India's Emcure Accused of Stealing COVID-19 Vaccine

India's Emcure Accused of Stealing COVID-19 Vaccine
Photo: https://www.thequint.com/coronavirus/post-sputnik-v-which-foreign-vaccines-could-india-soon-authorise 23.03.2022 793

US firm HDT Bio Corp. has filed a $950 million suit against Pune-based generic drugmaker Emcure in a Washington federal court, accusing the Indian company of stealing trade secrets for a new COVID-19 vaccine.

HDT Bio said the Pune firm had stolen its innovative vaccine technology which it had licensed to Emcure's subsidiary Gennova for manufacture and distribution in India. HDT's lawsuit also said Emcure was planning to go public in India based on the stolen technology.

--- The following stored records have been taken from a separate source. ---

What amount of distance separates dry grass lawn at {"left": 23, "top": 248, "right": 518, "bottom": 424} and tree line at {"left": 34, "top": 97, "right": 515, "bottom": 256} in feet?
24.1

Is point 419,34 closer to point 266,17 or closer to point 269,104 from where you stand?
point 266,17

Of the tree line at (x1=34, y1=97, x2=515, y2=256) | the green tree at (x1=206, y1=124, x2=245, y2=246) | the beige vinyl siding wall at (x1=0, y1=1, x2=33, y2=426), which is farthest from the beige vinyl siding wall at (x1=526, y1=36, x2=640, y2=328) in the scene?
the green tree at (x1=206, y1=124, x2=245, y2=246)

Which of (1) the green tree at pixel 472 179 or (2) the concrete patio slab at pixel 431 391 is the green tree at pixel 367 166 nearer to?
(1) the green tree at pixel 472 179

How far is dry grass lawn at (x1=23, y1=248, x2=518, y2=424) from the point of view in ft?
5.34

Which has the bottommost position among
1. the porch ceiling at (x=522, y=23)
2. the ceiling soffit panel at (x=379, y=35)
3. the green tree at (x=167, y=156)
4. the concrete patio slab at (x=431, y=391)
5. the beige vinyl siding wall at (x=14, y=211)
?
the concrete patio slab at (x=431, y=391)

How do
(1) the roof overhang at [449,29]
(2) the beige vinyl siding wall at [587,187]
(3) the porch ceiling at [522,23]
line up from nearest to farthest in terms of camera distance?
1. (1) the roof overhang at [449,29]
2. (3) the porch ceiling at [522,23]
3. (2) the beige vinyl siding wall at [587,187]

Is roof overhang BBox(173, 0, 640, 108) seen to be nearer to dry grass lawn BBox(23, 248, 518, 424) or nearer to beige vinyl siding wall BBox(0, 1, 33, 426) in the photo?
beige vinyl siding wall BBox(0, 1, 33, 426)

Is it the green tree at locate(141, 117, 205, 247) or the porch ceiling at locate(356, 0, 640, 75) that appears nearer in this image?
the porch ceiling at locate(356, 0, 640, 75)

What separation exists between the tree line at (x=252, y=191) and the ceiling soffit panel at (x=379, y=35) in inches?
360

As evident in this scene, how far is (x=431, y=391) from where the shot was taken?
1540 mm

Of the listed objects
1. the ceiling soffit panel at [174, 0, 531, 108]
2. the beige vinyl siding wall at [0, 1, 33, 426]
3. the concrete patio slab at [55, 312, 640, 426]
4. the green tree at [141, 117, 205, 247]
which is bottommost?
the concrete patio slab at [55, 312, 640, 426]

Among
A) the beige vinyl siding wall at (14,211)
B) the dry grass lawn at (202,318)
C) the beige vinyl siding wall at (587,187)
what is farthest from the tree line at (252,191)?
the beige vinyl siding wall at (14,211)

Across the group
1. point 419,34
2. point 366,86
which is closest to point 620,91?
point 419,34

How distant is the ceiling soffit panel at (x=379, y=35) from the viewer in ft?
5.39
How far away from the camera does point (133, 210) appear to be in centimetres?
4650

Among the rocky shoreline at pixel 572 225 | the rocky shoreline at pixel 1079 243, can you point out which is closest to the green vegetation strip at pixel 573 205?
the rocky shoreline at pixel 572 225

The US biopharmaceutical company added that its innovative vaccine uses a proprietary delivery platform, Lipid InOrganic Nanoparticle (LION) formulation to deliver immune-stimulating RNA fragments to targeted cells.

It may be mentioned here that HDT Bio had signed an agreement with Gennova Biopharmaceuticals in July 2020 for jointly developing a potential Covid-19 vaccine, using the messenger or mRNA technology.

When contacted, an Emcure spokesperson told TOI that the company “has been wrongly joined as a party”, because “the License Agreement, which is the subject matter of the suit, is between Gennova Biopharmaceuticals and HDT”.

A Gennova spokesperson stated:

"We state that there is no legal merit in the suit. We assert that there is no contravention of breach on any contractual obligations or provisions of law. We shall defend such frivolous litigation vigorously."

In a lawsuit HDT emphasizes the innovative nature of its development: 

"Unlike some other vaccines, which must be stored and transported at extremely cold temperatures, a vaccine with LION can be stored in standard refrigerators or even freeze-dried and stored at temperatures exceeding 100 degrees Fahrenheit. Plaintiff HDT developed a mRNA vaccine against Covid-19 that is safer, cheaper, more portable, and likely more effective than the mRNA vaccines on the market, which are themselves extraordinary feats built on decades of research”.

Emcure and its subsidiary’s theft of HDT’s intellectual property breaches the license agreement and constitutes misappropriation of HDT’s trade secrets, it adds. HDT requested at least $950 million in damages and a court order permanently banning Emcure from using its secrets.

The lawsuit adds to a growing number of recent intellectual-property disputes involving Pfizer, Moderna, and others over the use of mRNA technology in COVID-19 vaccines.